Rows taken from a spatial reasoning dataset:
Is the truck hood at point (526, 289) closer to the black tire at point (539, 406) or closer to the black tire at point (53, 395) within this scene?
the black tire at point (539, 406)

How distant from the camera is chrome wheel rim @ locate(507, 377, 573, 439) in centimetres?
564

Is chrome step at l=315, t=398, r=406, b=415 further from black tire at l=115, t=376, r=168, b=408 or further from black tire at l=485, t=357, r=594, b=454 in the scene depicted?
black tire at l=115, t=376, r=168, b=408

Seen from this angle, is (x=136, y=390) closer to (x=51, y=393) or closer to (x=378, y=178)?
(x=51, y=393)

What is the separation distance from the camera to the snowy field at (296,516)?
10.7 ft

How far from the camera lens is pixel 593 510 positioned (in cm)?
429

▸ **WORK TO BE COMPLETED**
Rewrite the material above as a numbered list, one item per line and no blank lines.

▸ **SOLUTION FOR THIS EXERCISE**
1. Is the truck hood at point (526, 289) closer to the black tire at point (539, 406) or closer to the black tire at point (53, 395) within this scene?
2. the black tire at point (539, 406)
3. How distant from the camera is chrome wheel rim @ locate(507, 377, 573, 439) in centimetres?
4. 564
5. Is chrome step at l=315, t=398, r=406, b=415 further from black tire at l=115, t=376, r=168, b=408 or further from black tire at l=485, t=357, r=594, b=454 in the scene depicted?
6. black tire at l=115, t=376, r=168, b=408
7. Seen from this angle, is (x=136, y=390) closer to (x=51, y=393) or closer to (x=378, y=178)?
8. (x=51, y=393)
9. What is the separation distance from the camera to the snowy field at (296,516)?
10. 10.7 ft
11. How far from the camera lens is pixel 593 510 positioned (in cm)?
12. 429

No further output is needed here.